● ESTRATTO DEL DOCUMENTO
:::

Il progetto viene momentaneamente accantonato, per essere ripreso poco tempo dopo: in Aspes, infatti, ci si rende conto che sul mercato – dominato allora dal fenomeno delle moto da Regolarità – non è disponibile una 125 sportiva. Altro fattore che spinge verso la realizzazione della moto è la richiesta della francese BPS di un modello che si presti alle competizioni per moto di serie, molto in voga Oltralpe. Il risultato finale viene presentato al Salone di Milano 1973, e la produzione parte per il mercato transalpino l’anno successivo, sotto il nome di BPS. In Italia la commercializzazione parte solo nel 1976.
La Juma si presenta con una linea sportiva e aggressiva, alla quale contribuiscono la sella monoposto, i due semimanubri, le pedane arretrate ed il serbatoio allungato con mentoniera di protezione per il pilota per sdraiarsi sulla serbatoio. Dotazione unica per la categoria, l’ammortizzatore di sterzo sotto alla piastra inferiore della forcella. Il tutto abbellito da una serie di lavorazioni e dotazione di minuteria più vicine a una moto artigianale che non a un prodotto industriale: nel particolare si nota l’alluminio usato per la plancia strumenti, le pedane sportive ed i dadi autobloccanti usati usati un pò dappertuttto. La Juma è anche leggera, pesando circa 95 kg.
Il motore (monocilindrico a due tempi) ha caratteristiche da moto da competizione: “vuoto” sotto i 5.000 giri/min, dà il suo meglio a partire da 7.500 giri, potendo toccare gli 11.000, e spinge la Juma a oltre 130 km/h. Dotato di accensione elettronica e cambio a sei marce (a cinque marce sulla primissima serie con i cerchi a raggi), il motore Juma viene alimentato da un carburatore Dell’Orto PHBE 32 BS. (da 30mm sulle primissima serie a 5 marce).
La tenuta di strada dell’Aspes è ottima grazie al valido telaio doppia culla chiusa in tubi di acciaio, alle sospensioni che vedono all’anteriore una forcella Samfis da 32 mm (in sostanza una Ceriani) ed al posteriore due ammortizzatori Marzocchi regolabili su 5 posizioni, ed ai freni con all’anteriore un valido disco Grimeca da 260 mm ed al posteriore un onesto tamburo da 160 mm al posteriore. Le ruote sono entrambe da 18″.
I punti deboli della 125 gallaratese sono le vibrazioni eccessive, il consumo elevato ed il prezzo di ben Lire 1.085.000. Basti pensare che nel 1976 la Malanca E2C Sport bicilindrica era quotata Lire 909.400 e la Zündapp KS 125 Lire 780.000.
Nel corso della produzione, la Juma viene poi aggiornata con nuovi cerchi Grimeca in lega leggera a 7 razze ed il motore vede i carter verniciati in color oro.
1979/1982 – Aspes Yuma 125
Nel 1979 la Juma si cambia il nome in Yuma e adotta un nuovo telaio che permette il montaggio di una nuova sovrastruttura singola in fibra di vetro che ingloba serbatoio, fianchetti e codone e che le da il soprannome di “monoscocca”. A richiesta è possibile montare un cupolino. Resta comunque disponibile, a richiesta, il precedente allestimento.

:::

(Voci elencate in un insieme di dati)
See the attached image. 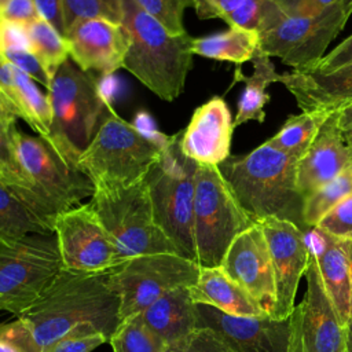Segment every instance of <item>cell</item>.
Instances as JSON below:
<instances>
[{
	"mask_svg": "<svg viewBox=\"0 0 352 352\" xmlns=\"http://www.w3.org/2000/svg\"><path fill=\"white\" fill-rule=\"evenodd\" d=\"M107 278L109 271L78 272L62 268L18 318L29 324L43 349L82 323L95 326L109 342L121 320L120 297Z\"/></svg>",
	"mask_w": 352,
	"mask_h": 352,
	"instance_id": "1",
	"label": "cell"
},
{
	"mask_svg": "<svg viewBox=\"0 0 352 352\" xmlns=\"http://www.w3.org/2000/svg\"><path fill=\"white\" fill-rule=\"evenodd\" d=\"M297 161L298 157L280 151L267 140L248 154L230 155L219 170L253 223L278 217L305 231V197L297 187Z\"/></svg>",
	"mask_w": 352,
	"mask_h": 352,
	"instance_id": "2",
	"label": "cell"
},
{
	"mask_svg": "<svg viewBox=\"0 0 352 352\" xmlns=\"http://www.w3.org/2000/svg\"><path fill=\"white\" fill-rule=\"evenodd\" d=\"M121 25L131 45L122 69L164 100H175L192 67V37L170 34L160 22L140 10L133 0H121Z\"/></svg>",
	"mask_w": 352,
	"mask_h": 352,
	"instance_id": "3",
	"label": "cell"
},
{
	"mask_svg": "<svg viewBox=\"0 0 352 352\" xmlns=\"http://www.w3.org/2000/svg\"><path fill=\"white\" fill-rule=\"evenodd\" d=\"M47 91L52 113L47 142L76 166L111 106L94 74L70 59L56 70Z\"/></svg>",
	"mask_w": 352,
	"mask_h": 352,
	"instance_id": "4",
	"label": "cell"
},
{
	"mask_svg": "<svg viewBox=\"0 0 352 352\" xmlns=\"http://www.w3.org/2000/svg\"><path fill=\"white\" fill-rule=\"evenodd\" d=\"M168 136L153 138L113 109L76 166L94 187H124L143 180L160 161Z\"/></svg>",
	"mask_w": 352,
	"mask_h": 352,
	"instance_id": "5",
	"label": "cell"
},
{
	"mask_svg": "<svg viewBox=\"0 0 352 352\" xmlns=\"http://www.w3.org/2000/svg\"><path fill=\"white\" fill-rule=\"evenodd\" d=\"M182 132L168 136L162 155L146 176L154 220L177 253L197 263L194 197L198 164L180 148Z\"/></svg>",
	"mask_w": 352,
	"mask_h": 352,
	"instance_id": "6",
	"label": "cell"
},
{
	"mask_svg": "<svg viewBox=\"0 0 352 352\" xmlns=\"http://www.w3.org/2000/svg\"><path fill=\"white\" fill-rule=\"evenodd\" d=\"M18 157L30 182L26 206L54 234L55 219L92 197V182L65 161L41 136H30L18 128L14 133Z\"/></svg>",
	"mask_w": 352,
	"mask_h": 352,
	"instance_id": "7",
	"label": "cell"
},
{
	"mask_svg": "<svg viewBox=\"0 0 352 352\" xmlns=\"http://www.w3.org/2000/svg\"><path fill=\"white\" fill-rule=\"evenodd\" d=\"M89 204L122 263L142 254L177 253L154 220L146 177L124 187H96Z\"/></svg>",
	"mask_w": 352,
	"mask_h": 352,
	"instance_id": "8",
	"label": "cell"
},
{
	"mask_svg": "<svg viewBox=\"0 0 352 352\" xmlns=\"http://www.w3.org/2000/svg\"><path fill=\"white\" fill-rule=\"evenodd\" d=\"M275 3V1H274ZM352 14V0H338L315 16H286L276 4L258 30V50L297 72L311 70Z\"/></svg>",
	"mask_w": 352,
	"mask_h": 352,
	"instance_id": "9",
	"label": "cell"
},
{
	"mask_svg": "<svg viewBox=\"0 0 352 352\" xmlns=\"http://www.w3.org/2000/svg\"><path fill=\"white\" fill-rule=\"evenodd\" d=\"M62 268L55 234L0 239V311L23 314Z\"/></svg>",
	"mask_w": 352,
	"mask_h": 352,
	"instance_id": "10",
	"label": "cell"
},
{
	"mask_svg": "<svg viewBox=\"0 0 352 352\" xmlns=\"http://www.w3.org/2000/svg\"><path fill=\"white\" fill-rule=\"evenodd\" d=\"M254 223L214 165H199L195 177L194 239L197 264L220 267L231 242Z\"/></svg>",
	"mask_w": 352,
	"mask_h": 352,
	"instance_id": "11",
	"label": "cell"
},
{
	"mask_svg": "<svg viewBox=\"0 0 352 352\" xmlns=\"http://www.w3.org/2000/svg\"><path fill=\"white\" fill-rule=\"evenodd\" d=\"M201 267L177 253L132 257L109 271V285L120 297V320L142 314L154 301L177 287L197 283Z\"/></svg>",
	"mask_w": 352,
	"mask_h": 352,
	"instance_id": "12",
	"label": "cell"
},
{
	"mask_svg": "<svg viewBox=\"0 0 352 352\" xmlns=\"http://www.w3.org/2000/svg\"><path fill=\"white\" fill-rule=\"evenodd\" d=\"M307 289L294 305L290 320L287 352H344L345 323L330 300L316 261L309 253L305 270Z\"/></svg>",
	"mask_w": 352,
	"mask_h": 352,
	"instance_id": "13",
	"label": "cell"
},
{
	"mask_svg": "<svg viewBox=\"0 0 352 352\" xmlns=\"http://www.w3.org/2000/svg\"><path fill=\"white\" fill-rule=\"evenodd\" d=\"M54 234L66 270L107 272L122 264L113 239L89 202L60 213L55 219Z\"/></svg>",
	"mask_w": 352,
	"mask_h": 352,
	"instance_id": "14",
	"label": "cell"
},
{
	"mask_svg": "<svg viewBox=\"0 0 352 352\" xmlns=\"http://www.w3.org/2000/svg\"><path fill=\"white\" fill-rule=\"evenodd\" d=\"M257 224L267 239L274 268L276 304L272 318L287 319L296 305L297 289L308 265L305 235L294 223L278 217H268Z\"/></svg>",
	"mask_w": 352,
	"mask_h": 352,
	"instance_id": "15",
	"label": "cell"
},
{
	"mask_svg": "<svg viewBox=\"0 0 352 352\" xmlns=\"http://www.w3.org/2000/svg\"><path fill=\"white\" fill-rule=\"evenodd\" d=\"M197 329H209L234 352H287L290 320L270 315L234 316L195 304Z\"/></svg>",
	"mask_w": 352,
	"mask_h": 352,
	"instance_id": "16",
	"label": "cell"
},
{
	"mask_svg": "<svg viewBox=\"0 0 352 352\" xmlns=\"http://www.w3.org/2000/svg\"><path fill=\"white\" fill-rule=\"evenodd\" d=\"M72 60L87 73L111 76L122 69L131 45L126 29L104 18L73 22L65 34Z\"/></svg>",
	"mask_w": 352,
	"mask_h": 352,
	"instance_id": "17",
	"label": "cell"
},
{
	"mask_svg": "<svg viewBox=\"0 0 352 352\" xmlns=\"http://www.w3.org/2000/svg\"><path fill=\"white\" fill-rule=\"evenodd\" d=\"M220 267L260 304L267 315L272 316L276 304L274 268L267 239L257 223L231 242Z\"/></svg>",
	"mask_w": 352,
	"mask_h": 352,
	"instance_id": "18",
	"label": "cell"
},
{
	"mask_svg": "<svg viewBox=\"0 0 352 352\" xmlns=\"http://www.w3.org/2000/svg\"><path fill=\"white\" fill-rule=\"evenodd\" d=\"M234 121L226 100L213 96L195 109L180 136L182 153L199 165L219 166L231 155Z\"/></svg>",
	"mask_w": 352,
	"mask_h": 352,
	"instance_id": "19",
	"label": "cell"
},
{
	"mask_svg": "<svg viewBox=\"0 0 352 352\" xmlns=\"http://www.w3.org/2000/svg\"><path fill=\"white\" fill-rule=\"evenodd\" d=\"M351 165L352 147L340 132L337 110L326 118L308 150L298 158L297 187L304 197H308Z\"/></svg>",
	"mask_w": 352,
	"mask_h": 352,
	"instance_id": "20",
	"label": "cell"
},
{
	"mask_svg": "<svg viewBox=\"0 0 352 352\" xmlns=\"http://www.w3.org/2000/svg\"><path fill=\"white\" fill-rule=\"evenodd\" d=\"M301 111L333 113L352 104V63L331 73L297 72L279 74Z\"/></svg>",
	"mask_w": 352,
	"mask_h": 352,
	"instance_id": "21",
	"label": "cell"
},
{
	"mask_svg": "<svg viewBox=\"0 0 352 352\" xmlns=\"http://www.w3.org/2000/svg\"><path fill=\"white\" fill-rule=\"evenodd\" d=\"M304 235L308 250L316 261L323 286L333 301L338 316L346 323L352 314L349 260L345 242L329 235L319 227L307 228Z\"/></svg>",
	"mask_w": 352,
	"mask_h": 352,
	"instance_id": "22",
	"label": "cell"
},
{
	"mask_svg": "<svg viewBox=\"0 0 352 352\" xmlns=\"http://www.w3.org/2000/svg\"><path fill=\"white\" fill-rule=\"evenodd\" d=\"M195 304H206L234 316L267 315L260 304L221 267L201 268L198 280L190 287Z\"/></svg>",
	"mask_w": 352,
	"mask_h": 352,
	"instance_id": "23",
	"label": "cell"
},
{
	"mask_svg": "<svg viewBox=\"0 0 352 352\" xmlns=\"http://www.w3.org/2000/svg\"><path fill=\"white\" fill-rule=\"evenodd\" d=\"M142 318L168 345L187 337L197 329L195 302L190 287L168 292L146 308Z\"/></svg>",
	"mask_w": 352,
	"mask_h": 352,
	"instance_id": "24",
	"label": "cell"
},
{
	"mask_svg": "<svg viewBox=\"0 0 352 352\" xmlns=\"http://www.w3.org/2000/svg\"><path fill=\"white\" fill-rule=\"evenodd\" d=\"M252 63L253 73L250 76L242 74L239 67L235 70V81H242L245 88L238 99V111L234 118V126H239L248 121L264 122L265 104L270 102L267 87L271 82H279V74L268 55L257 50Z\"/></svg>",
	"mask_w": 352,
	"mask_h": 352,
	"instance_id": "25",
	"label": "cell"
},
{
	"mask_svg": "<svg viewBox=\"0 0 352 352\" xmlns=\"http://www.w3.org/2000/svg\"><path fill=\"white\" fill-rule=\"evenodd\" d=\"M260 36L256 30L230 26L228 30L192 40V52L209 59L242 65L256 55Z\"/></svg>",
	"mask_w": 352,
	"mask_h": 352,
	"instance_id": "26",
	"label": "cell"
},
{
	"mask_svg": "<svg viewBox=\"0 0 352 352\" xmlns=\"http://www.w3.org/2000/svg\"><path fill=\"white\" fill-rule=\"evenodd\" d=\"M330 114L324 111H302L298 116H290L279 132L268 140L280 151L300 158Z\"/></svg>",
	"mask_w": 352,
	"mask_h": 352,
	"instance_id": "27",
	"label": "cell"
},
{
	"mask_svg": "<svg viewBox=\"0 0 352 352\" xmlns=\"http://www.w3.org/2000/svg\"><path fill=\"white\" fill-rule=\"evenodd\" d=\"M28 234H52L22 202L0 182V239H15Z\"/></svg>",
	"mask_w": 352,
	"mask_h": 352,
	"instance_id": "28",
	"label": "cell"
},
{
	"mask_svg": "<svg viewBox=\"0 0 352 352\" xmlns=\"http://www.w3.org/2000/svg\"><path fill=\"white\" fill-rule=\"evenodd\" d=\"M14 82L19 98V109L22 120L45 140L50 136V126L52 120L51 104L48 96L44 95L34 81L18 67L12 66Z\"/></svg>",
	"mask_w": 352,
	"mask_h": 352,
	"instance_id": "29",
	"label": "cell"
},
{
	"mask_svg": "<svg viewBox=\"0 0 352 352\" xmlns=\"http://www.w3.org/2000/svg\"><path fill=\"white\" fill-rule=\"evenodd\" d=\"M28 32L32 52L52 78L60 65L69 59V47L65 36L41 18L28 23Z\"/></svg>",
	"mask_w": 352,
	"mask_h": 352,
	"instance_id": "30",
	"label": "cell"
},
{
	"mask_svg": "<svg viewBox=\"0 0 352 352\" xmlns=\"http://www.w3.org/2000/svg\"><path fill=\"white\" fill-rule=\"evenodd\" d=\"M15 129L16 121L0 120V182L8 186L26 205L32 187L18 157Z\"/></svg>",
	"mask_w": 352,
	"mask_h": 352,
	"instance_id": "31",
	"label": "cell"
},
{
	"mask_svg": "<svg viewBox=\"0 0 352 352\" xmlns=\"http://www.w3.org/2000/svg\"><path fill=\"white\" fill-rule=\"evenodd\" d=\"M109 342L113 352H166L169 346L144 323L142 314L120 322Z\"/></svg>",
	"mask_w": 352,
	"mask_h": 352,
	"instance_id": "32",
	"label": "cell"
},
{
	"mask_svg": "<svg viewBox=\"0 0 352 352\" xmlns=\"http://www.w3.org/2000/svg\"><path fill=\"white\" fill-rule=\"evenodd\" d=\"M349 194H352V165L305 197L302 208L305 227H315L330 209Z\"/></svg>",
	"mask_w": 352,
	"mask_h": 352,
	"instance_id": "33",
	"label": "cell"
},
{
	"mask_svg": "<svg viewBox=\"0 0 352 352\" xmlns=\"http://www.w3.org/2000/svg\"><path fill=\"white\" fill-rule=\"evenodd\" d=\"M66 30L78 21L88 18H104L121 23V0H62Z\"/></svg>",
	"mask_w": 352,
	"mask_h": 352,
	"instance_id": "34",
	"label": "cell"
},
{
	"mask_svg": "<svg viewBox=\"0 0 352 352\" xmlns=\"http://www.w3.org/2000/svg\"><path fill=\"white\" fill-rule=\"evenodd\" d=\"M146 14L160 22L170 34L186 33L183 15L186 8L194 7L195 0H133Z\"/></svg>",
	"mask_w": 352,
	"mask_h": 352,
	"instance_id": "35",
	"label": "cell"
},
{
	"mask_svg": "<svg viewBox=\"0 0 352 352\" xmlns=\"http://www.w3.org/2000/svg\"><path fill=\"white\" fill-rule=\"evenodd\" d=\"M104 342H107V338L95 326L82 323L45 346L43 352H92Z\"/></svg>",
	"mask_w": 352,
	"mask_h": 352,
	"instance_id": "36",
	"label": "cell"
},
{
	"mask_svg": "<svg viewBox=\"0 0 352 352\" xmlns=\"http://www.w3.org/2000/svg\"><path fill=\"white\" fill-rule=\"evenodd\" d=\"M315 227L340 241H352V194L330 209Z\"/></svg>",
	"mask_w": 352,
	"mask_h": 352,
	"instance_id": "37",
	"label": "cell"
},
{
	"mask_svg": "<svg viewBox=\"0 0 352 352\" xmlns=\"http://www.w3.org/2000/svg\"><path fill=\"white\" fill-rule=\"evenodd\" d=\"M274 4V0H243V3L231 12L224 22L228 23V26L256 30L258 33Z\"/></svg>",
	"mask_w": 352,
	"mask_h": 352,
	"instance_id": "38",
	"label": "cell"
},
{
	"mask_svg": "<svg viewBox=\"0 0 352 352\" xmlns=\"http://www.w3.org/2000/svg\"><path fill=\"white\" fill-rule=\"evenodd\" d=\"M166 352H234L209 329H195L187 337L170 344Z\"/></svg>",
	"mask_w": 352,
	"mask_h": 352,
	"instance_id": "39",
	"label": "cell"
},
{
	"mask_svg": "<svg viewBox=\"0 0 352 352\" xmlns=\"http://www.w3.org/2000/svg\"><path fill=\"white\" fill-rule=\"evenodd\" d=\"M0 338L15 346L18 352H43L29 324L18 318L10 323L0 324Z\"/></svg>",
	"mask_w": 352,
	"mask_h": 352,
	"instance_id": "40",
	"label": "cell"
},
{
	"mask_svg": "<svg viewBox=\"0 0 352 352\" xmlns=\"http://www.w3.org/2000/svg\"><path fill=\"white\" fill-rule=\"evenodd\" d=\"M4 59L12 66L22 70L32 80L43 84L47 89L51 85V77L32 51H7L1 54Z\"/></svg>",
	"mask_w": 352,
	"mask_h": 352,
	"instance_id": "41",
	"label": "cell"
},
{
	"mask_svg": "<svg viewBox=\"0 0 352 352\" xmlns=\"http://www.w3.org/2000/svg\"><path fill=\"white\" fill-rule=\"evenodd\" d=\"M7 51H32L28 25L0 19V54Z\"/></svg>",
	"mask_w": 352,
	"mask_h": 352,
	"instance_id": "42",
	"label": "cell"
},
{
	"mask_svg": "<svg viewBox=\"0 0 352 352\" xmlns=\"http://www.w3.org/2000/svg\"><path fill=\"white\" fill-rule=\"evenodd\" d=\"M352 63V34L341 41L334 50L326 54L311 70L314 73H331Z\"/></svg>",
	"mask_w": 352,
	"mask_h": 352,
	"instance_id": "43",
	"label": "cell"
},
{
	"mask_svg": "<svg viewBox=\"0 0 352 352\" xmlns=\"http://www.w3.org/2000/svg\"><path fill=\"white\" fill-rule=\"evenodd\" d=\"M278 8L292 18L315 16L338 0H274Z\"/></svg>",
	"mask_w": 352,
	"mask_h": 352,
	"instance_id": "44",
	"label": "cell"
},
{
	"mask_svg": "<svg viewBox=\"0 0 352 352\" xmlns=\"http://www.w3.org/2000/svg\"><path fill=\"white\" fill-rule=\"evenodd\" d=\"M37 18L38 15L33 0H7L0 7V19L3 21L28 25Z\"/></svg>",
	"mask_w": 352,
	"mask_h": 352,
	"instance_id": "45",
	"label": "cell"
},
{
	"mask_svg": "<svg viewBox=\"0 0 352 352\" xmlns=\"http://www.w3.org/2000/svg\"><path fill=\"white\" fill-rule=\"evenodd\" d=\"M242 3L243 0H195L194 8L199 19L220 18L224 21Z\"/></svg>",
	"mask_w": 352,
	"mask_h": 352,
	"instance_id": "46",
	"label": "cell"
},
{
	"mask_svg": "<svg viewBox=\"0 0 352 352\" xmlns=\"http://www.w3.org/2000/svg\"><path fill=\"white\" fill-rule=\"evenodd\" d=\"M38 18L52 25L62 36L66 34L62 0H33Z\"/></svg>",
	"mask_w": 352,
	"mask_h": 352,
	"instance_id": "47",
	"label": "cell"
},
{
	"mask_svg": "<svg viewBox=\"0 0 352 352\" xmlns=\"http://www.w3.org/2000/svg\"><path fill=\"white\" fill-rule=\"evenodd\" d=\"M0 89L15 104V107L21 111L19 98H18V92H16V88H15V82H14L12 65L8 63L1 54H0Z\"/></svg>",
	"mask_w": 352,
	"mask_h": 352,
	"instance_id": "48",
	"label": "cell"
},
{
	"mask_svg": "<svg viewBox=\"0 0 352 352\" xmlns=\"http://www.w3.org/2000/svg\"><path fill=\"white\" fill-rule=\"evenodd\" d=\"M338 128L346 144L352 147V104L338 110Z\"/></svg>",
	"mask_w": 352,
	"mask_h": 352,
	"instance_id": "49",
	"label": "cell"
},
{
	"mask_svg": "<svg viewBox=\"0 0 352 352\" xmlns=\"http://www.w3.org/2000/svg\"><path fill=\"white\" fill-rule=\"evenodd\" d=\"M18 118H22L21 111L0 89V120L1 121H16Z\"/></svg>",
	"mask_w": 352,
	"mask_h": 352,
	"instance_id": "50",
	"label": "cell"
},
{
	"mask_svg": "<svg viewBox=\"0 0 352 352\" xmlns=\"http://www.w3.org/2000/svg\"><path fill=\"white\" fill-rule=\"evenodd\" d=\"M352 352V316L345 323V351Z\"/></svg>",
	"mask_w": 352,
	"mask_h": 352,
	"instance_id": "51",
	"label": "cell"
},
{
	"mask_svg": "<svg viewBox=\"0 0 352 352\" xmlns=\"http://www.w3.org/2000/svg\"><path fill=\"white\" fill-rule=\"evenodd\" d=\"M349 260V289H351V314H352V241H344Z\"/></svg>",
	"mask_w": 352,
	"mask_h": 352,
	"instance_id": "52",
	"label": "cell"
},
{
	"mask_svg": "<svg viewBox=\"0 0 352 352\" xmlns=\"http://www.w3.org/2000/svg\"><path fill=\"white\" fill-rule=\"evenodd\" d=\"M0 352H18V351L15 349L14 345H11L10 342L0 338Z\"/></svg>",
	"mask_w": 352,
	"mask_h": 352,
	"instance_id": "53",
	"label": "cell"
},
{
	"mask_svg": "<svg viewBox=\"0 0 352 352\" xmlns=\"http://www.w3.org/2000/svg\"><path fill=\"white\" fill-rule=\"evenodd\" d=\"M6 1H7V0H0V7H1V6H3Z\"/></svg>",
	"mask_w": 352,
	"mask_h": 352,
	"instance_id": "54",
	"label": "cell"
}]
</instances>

:::

● ESERCIZI PROPOSTI
A: Secondo il brano sulla Aspes Juma, in quale anno parte la commercializzazione della moto in Italia?
B: Trascrivi fedelmente dal brano sulla Aspes Juma il passo che inizia con le parole "La tenuta di" e fermati dopo le parole "entrambe da 18″.".
C: Stabilisci se ciascuna affermazione concorda con il brano sulla Aspes Juma, rispondendo sì o no e citando le parole decisive del brano: (i) la Juma pesa circa 95 kg; (ii) il freno posteriore della Juma è a disco; (iii) nel 1979 la Juma cambia nome in Yuma.

● SOLUZIONI COMPLETE
A: Nel 1976.

B:
La tenuta di strada dell’Aspes è ottima grazie al valido telaio doppia culla chiusa in tubi di acciaio, alle sospensioni che vedono all’anteriore una forcella Samfis da 32 mm (in sostanza una Ceriani) ed al posteriore due ammortizzatori Marzocchi regolabili su 5 posizioni, ed ai freni con all’anteriore un valido disco Grimeca da 260 mm ed al posteriore un onesto tamburo da 160 mm al posteriore. Le ruote sono entrambe da 18″.

C:
(i) Sì: "La Juma è anche leggera, pesando circa 95 kg."
(ii) No: "al posteriore un onesto tamburo da 160 mm"
(iii) Sì: "Nel 1979 la Juma si cambia il nome in Yuma"